Jailbreak (LLM)
An LLM jailbreak is a user-supplied prompt that bypasses the safety training of the model itself, getting it to produce content it was tuned to refuse. Distinct from prompt injection, which targets the host application.
A jailbreak in the context of a large language model is a prompt crafted to bypass the model's own safety training and produce content the model was tuned to refuse — for example, detailed instructions for harmful activity, disallowed persona play, or output that violates the provider's usage policy. The term is borrowed from the smartphone-modding community, where it referred to removing vendor restrictions on a device. Jailbreaks are user-driven: the attacker is the one talking to the model, and the target is the model's alignment layer. Common categories include role-play framings, hypothetical or fictional wrappers, obfuscation via encoding or translation, and multi-turn pressure tactics. New jailbreaks tend to surface continuously as models are updated.

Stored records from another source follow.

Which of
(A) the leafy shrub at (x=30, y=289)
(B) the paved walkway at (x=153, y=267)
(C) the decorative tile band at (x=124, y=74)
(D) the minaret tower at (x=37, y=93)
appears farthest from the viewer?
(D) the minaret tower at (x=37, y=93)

Jailbreaks are often confused with Prompt Injection in LLM Systems, but the two attack classes are different. Prompt injection is an application-level vulnerability where untrusted data carries instructions into a developer's prompt; jailbreaks are a model-level vulnerability where the legitimate user is the adversary. Defenses also differ: model providers harden against jailbreaks through RLHF, red-team training, and refusal classifiers, while prompt injection is mitigated at the application layer through capability constraints, dual-LLM architectures, and least-privilege design.